__Description of the task__.
Using the comment thread below, decide whether each statement agrees with it, answering yes or no and quoting the deciding words. (a) Friko grew up in the house of a fervent anti-religionist. (b) The commenter elizabeth was allowed to watch TV as a child. (c) Tess Kincaid says one of her great-great grandfathers was an itinerant Baptist minister in rural Ohio.

__Document excerpt__.

I wasn't ready for this to end either. I know it's not fiction, but it really brings to mind Kaye Gibbons. I think you should write a novel. I really do.

Friko said...

To me this sounds as much a stifling upbringing as my own, in the house of a fervent anti-religionist, did.

A feverishly pious school day followed by an equally obsessed anti-church evening. Weekends were drenched in passionate politics. No wonder I'm such a mess.

From a very early age onwards I was definitely on the side of the "don't knows", an uncertain questioner of any status quo.

I still am. Except that I know that, when I come here, I always find something worthy of reading and thinking about.

Rosaria Williams said...

A gorgeous memoir piece, Ruth. I loved the tension in the scene of you watching television, and your father pacing upstairs. He with his holy books, you with your unholy dreams. Captivating, riveting.

The pictures added so much to the story!

elizabeth said...

What a splendid evocation of your father!
Beautifully written. Like the suspense of waiting for his pacing to continue.....

Thoughts on the seductive nature of cigarettes:
How sadly knowing that little girl in the Sally Mann photo looks......
How 'cool' it appeared to look through half closed eyes --
yes, a la Dean Martin.

We weren't allowed to watch TV --apparently it
'rotted your brain' .
Then, after Dad eventually gave in, when I was about 16, and we rented one for the school vacation, it never went back to the rental place: Dad had become addicted to Perry Mason.......
Such memries

nothingprofound said...

A beautifully expressed fragment of a memoir to whet the appetite.

Char said...

wonderful write - i love sally mann

Andrew said...

Thank you Ruth.

This fits well with my own memories of late, and offers me another perspective.

Tess Kincaid said...

Beautiful piece. My ancestry is peppered, or perhaps a more suitable term would be salted, with preachers. One of my great-great grandfathers was an itinerant Methodist minister in rural Pennsylvania.

George said...

This was is such a lovely remembrance, Ruth — you, Dean Martin, and Saturday nights with your father, the minister. There is some wonderful material here, and I expect that your mining of it has only just begun. But please tell me — who are the young ladies in the photo? Would you be the sullen beauty posing with the cigarette, or would you be the onlooker?

Maureen said...

Your remembrance has such immediacy and wonderful visual imagery. Beautifully written, Ruth.

Pat said...

You described the situation so well, I could just imagine your heart beating fast as you watched your illicit TV program!

[Dataset excerpt]
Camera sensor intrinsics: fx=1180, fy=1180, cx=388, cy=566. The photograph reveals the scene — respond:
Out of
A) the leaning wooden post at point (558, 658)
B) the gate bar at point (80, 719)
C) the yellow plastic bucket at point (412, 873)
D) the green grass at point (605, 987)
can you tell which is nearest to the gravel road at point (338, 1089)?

__Response for this exercise__.
(a) Yes: "in the house of a fervent anti-religionist"
(b) No: "We weren't allowed to watch TV"
(c) No: "an itinerant Methodist minister in rural Pennsylvania"